Encapsulation of Pomegranate Peel Extract (Punica granatum L.) by Double Emulsions: Effect of the Encapsulation Method and Oil Phase.

Pomegranate peel is an agro-industrial waste that can be used as source of punicalagin, a polyphenolic compound with several beneficial effects on health. Since, once extracted, punicalagin is prone to degradation, its encapsulation by double emulsions can be an alternative to protect the active compound and control its release.

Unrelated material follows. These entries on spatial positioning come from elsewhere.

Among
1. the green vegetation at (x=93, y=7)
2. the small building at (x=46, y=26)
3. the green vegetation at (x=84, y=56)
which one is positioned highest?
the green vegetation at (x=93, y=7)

The aim of this investigation was to evaluate the feasibility of encapsulating pomegranate peel extract (PPE) in double emulsions using different types of oils (castor, soybean, sunflower, Miglyol and orange) in a ratio of 70:30 (oil:PPE) and emulsification methods (direct membrane emulsification and mechanical agitation), using polyglycerol polyricinoleate (PGPR) and Tween 80 as lipophilic and hydrophilic emulsifiers, respectively. Direct membrane emulsification (DME) led to more stable emulsions during storage. Droplet size, span values, morphology and encapsulation efficiency (EE) were better for double emulsions (DEs) prepared by DME than for mechanical agitation (MA). DEs formulated using Miglyol or sunflower oil as the oily phase could be considered as suitable food grade systems to encapsulate punicalagin with concentrations up to 11,000 mg/L of PPE.